While this study has several advantages, including filling a significant gap in the literature, there are limitations that must be considered by the reader. The first limitation is that we used a convenience sampling method, not random sampling. Therefore, our data are only representative of the samples surveyed and the information cannot be extrapolated to the entire population in any country where the samples were obtained. With the exception of the United States, every country only had one site where data were collected. Therefore, it would be inappropriate to base conclusions about an entire country on a single site, especially when considering the geographic size and demographic diversity of the countries studied (Canada, China, Namibia, and Thailand).

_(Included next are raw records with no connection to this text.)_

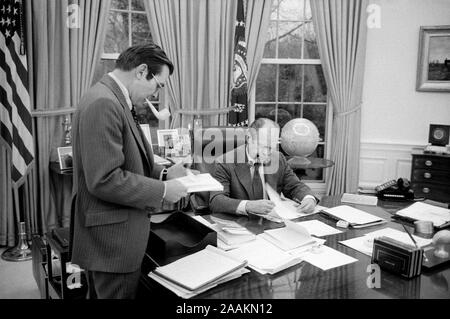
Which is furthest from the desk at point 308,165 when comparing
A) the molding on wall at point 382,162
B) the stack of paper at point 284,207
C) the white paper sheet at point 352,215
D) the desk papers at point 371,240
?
the desk papers at point 371,240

However, even though country-level extrapolation is not appropriate, our study is among the first to describe individual-level social capital in some of these sites, which allows for tempered cross-national comparison. An additional limitation may be the modification of the Social Capital Scale by the removal of the 5 work-related items. While this strategy was similar to the one adopted by Onyx and Bullen, it is possible that this strategy could have led to an upward bias in our overall summary statistics. Finally, most of our data collection sites were in the United States and in our summary statistics, the U.S. estimates exerted more weight, leading to an overall U.S. bias in these statistics. These analyses also assume that there is a level of homogeneity among the participants simply because they are all PLWH, which may be an unjustified assumption. We tried to address these concerns by providing the data at both individual site level and at the country level. Additionally, to better determine the influence that country may have had on our results, we explored this issue with multiple regression analyses (Additional file 4: Table S4). These results indicate that, despite the overrepresentation of participants living in the United States, country of origin does not influence our model. Thus, the risk of U.S. bias on results appears to be minimal.